サウジ戦の余韻に浸っている。そこでもう少し。
1.デフェンスライン
北京行きの切符がかかった最終予選の最終戦。サウジは勝ちしかなかったが、日本は引き分けでも良かった。そのような条件のもと、日本もサウジも勝ちにいった。が、サウジは攻撃の時DFラインをハーフライン近くまで高く上げてきた。DFラインとFWの間隔が小さく、攻撃の際、画面にサウジの選手がたくさん映る。一方、日本のDFラインは自陣ゴールに近いところにはっていた。攻撃の際、DFラインが低いため画面に日本選手があまり映らない。サウジの攻撃は厚く、日本はやや薄い。
攻撃をしながらも有事に備えた、引き分けでもいい状況をよく理解した陣形だったと思う。
でも、この陣形。

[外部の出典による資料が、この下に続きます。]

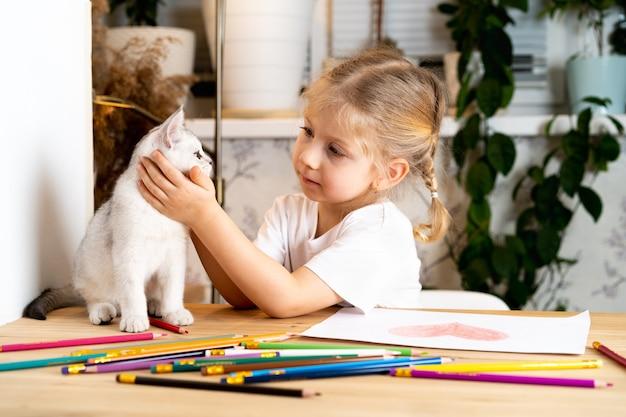 Une petite fille blonde est assise à la table et embrasse doucement un chaton écossais blanc et des sourires colorés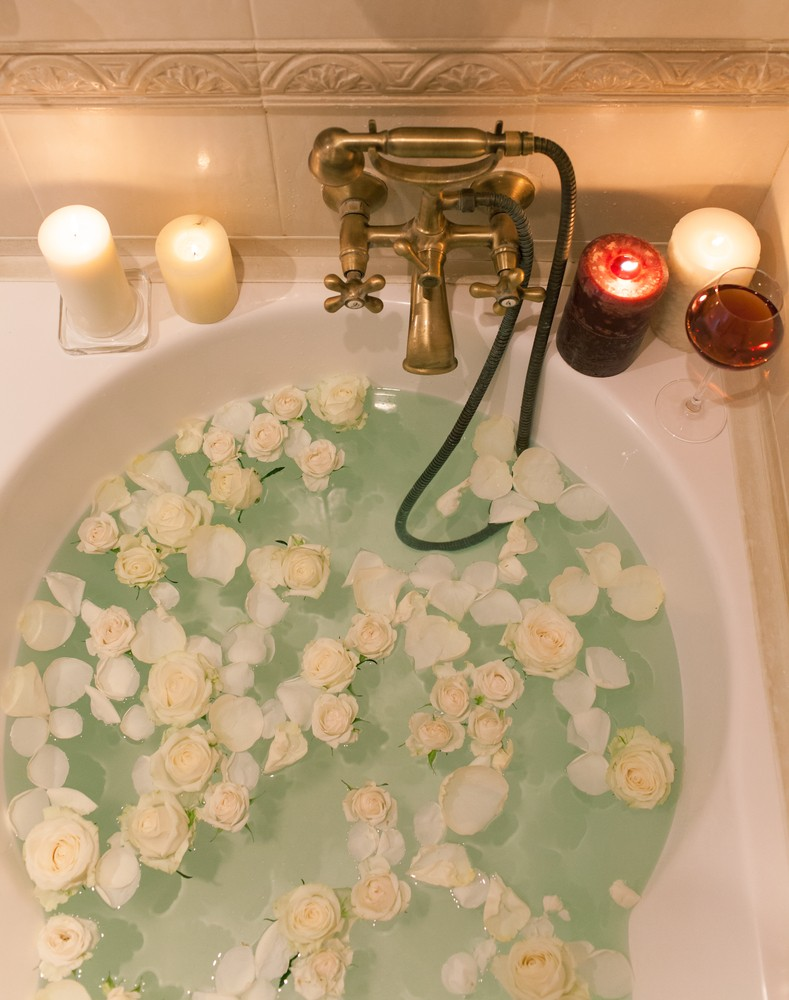 Rose petals, wine, candles, and epsom salt make the perfect bath.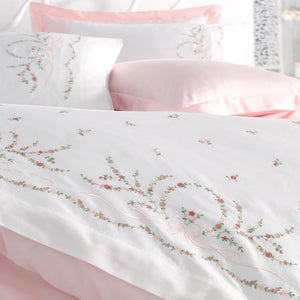 White duvet cover and shams decorated with delicate, pink and green floral embroideries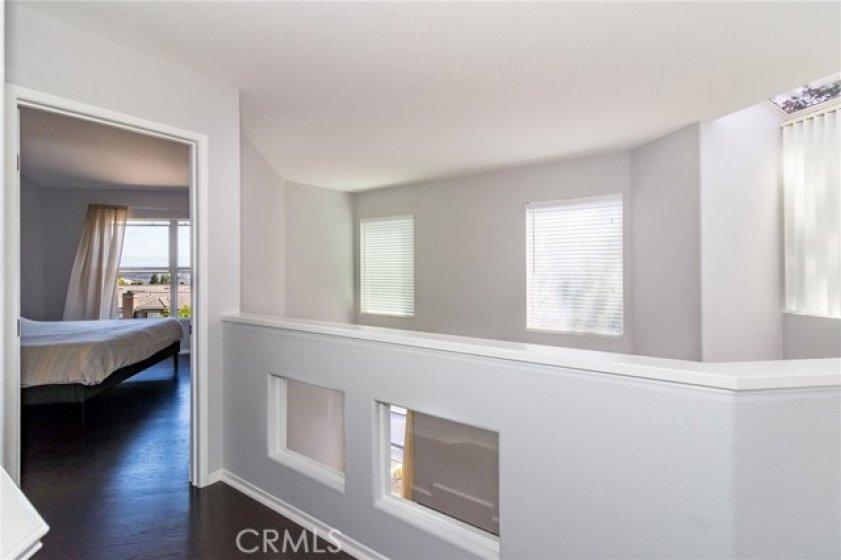 Second floor walkway leads to master bedroom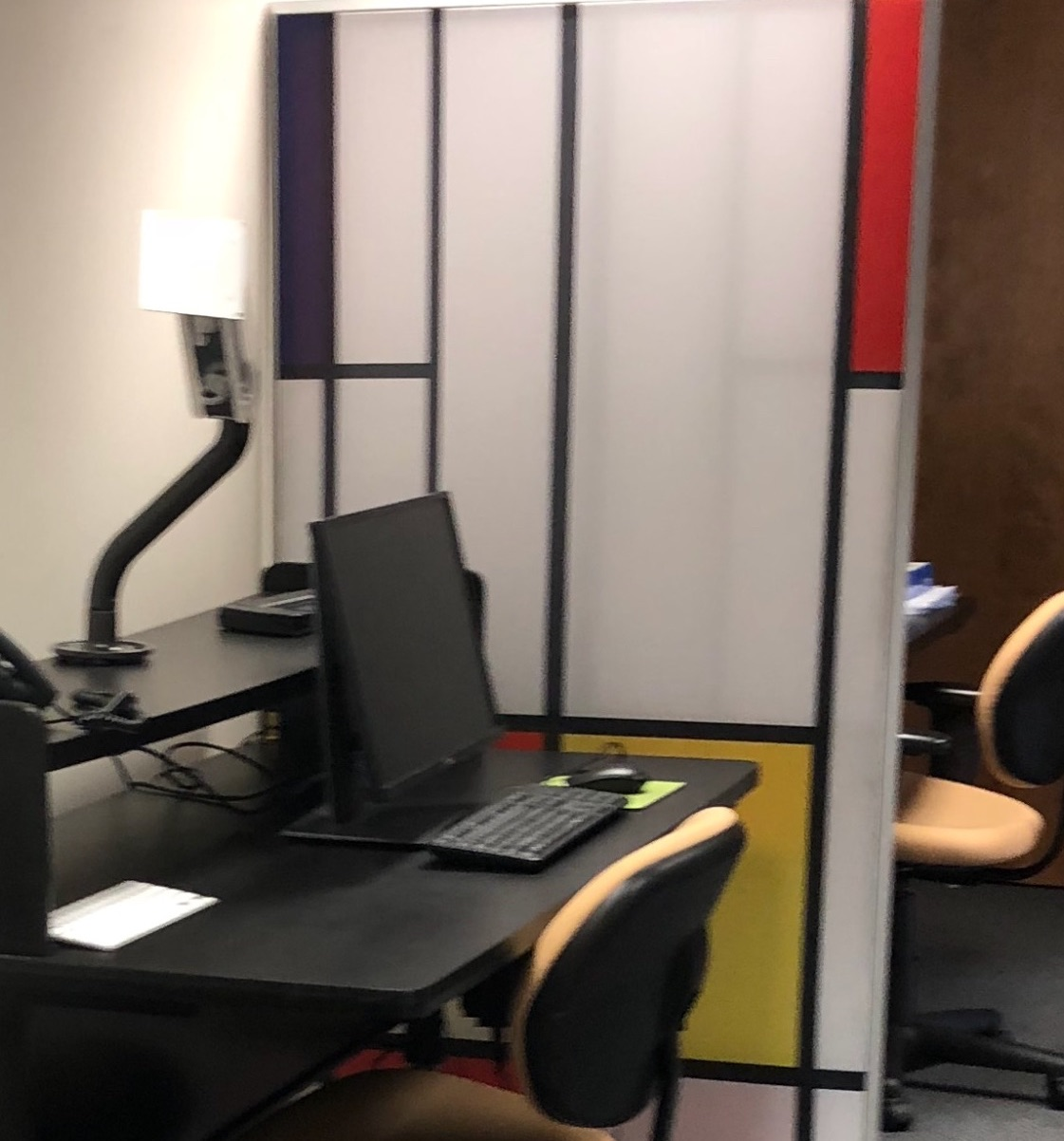 A two tiered desk with a computer on first tier and monitor arm on the second tier. A 5'x3' created with white, red and yellow squares plexiglass framed in by navy stripes creates a screen placed between two desks.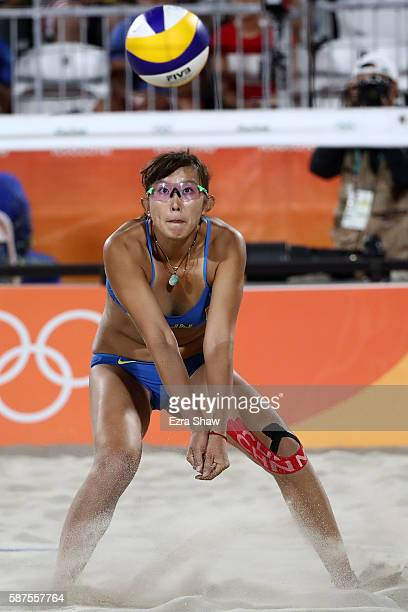 Yuan Yue of China bumps the ball during the Women's Beach Volleyball preliminary round Pool C match against Kerri Walsh Jennings and April Ross of...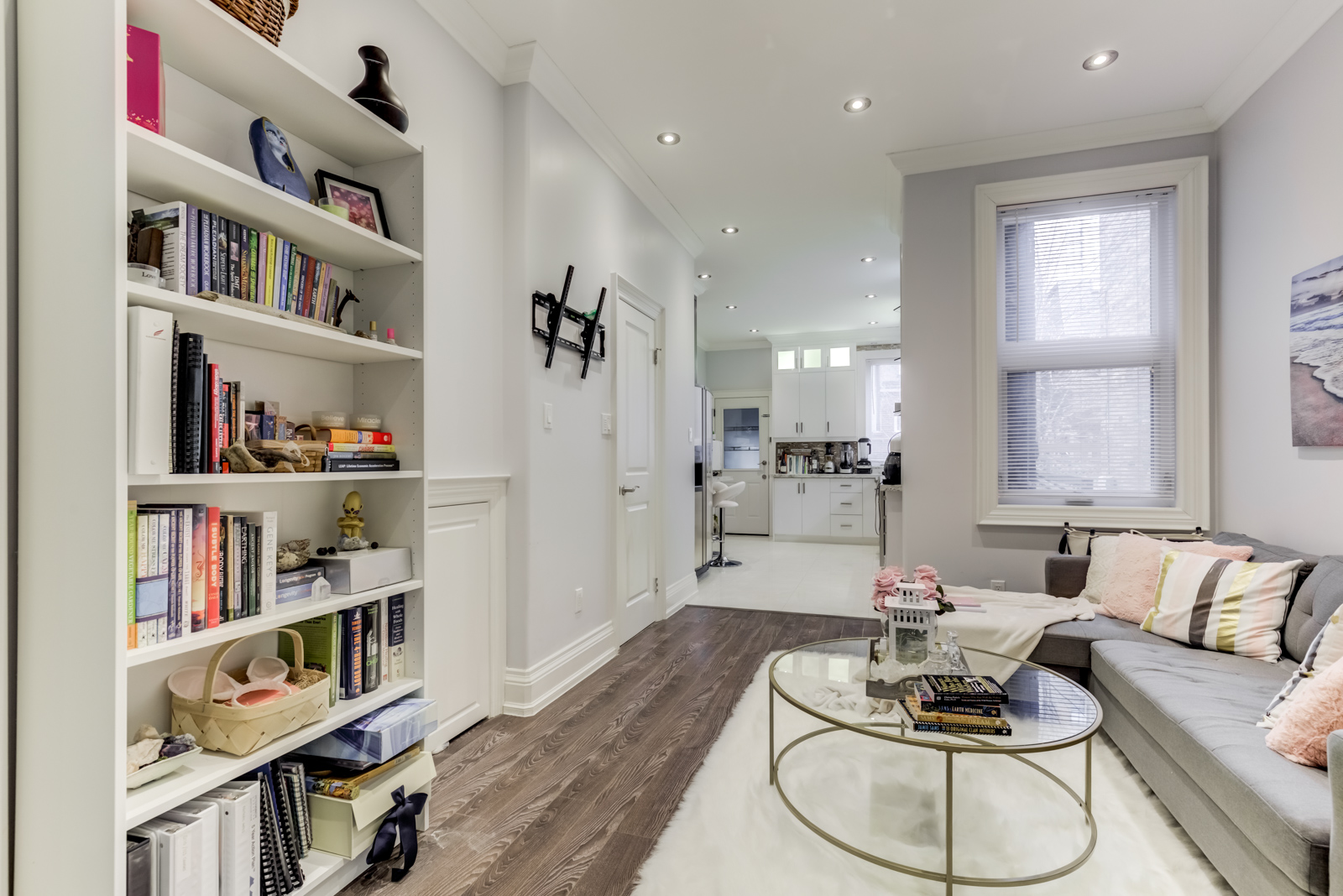 Living room with bookshelf showing upsizing to a house.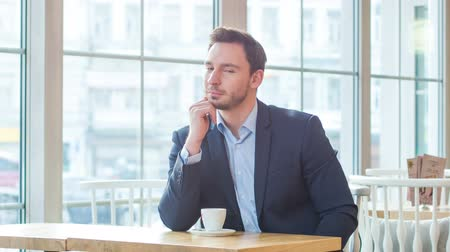 modern manhood : Pleasant businessman sitting in the cafe Stock Footage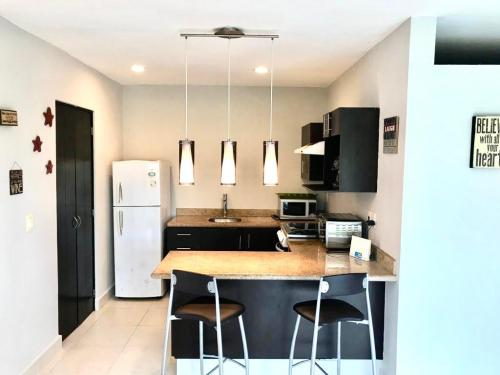 Turn key condo located in Central Playa del Carmen. property for sale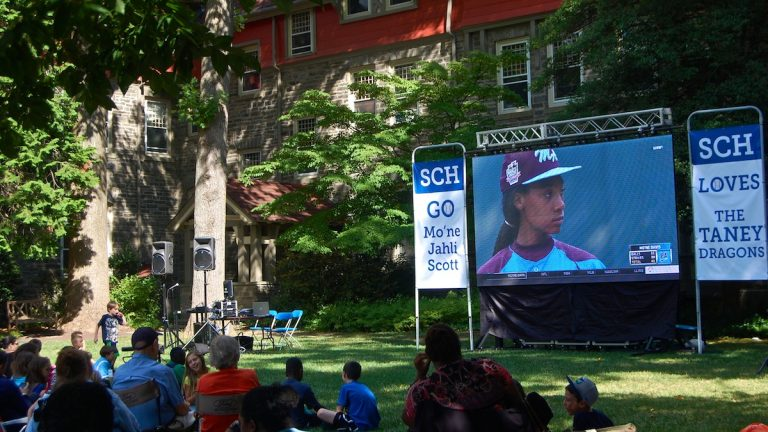 SCH Academy student Mo'ne Davis appears on the big screen at the school's watch party on Sunday. (Emily Brooks/for NewsWorks)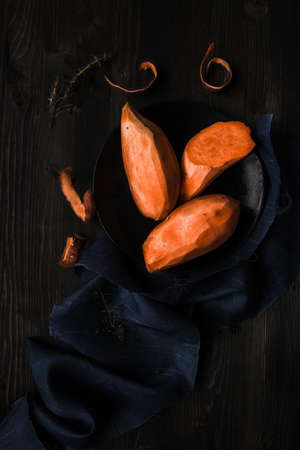 Сырой очищенный сладкий картофель на деревянном черном столе. Фото со стока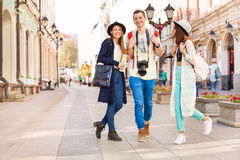 Three happy friends walking during sightseeing. On the European street during summer day time in Moscow Stock Photo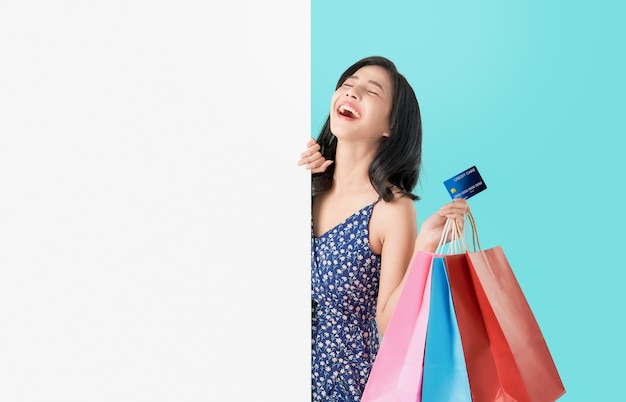 Happy asian woman holding shopping bags with credit card and showing blank signboard.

攻撃をしないといけない時も同じような気がする。A代表も同じだ。トルシエの時はDFラインを高くがコンセプトだったが。どちらがいいのだろうか。
2.クリアボールを確保するために
前半サウジに攻めまくられた時間帯があった。DFラインでボールを奪ってかろうじてボールをクリアする。しかし、クリアボールはサウジの2列目・3列目に簡単に渡ってしまう。の本はDFもMFも最終ラインに吸収されてしまっているので、この位置に選手はいない。
守備に人数がいるのもわかるが、なんとかならないのか。と思って見ていた。ボールをカットした後、相手の選手が多く目の前にいる。ボールコントロールの技術がものをいう世界かも。相手陣営へ深くサイドへ切れるボールが蹴れないだろうか。相手ボールだがスローインになるので時間が稼げる。
3.3人のディフェンダー
伊野波雅彦、水本裕貴、青山直晃の3バックは安定していたし、気迫もあふれていた。A代表は4バックを取ることが多いが、センターバックは人材不足。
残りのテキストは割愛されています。